• _Instructions for the task_
Please print every item below verbatim, keeping each line unchanged from first to last.

"""

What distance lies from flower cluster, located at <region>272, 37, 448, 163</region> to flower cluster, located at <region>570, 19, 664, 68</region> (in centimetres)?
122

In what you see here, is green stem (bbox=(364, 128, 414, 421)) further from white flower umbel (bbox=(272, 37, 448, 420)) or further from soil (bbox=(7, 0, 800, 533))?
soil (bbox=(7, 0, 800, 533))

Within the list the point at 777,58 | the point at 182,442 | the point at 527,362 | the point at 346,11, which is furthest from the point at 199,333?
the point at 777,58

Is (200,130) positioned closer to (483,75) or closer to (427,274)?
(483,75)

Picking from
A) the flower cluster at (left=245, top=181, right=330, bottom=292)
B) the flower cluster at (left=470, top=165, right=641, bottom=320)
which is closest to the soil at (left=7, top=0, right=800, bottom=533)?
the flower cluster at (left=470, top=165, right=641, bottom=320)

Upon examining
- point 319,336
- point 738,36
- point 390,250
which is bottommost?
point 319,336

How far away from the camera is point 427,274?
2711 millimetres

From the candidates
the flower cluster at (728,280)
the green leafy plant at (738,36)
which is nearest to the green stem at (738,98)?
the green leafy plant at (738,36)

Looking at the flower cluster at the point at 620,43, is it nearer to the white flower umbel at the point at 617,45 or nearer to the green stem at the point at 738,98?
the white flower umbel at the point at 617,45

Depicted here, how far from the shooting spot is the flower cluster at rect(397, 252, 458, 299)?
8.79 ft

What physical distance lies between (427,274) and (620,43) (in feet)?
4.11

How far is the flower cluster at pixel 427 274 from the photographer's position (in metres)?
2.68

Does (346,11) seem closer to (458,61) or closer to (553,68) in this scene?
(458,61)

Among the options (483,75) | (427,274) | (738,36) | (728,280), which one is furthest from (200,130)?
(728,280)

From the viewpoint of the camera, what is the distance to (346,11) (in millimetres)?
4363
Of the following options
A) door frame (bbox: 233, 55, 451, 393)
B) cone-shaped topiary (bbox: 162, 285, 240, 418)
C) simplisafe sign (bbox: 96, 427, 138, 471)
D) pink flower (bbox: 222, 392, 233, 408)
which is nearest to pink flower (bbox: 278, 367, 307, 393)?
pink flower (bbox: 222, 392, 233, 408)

"""

• _Complete answer_
What distance lies from flower cluster, located at <region>272, 37, 448, 163</region> to flower cluster, located at <region>570, 19, 664, 68</region> (in centimetres)?
122

In what you see here, is green stem (bbox=(364, 128, 414, 421)) further from white flower umbel (bbox=(272, 37, 448, 420)) or further from soil (bbox=(7, 0, 800, 533))?
soil (bbox=(7, 0, 800, 533))

Within the list the point at 777,58 | the point at 182,442 | the point at 527,362 | the point at 346,11, which is furthest from the point at 199,333?
the point at 777,58

Is (200,130) positioned closer to (483,75) or closer to (427,274)?
(483,75)

Picking from
A) the flower cluster at (left=245, top=181, right=330, bottom=292)
B) the flower cluster at (left=470, top=165, right=641, bottom=320)
which is closest to the soil at (left=7, top=0, right=800, bottom=533)?
the flower cluster at (left=470, top=165, right=641, bottom=320)

Upon examining
- point 319,336
- point 738,36
- point 390,250
which is bottommost?
point 319,336

How far away from the camera is point 427,274?
2711 millimetres

From the candidates
the flower cluster at (728,280)
the green leafy plant at (738,36)
which is nearest to the green stem at (738,98)?
the green leafy plant at (738,36)

Looking at the flower cluster at the point at 620,43, is it nearer to the white flower umbel at the point at 617,45 or nearer to the green stem at the point at 738,98?
the white flower umbel at the point at 617,45

Depicted here, how far from the shooting spot is the flower cluster at rect(397, 252, 458, 299)?
8.79 ft

What physical distance lies between (427,274) and (620,43) (in feet)?
4.11

How far is the flower cluster at pixel 427 274 from the photographer's position (in metres)?
2.68

Does (346,11) seem closer to (458,61) or closer to (553,68) in this scene?
(458,61)

Among the options (483,75) | (427,274) | (738,36) | (728,280), which one is furthest from (200,130)?
(728,280)

From the viewpoint of the camera, what is the distance to (346,11) (in millimetres)?
4363
Of the following options
A) door frame (bbox: 233, 55, 451, 393)
B) cone-shaped topiary (bbox: 162, 285, 240, 418)
C) simplisafe sign (bbox: 96, 427, 138, 471)
D) pink flower (bbox: 222, 392, 233, 408)
which is nearest to pink flower (bbox: 278, 367, 307, 393)?
pink flower (bbox: 222, 392, 233, 408)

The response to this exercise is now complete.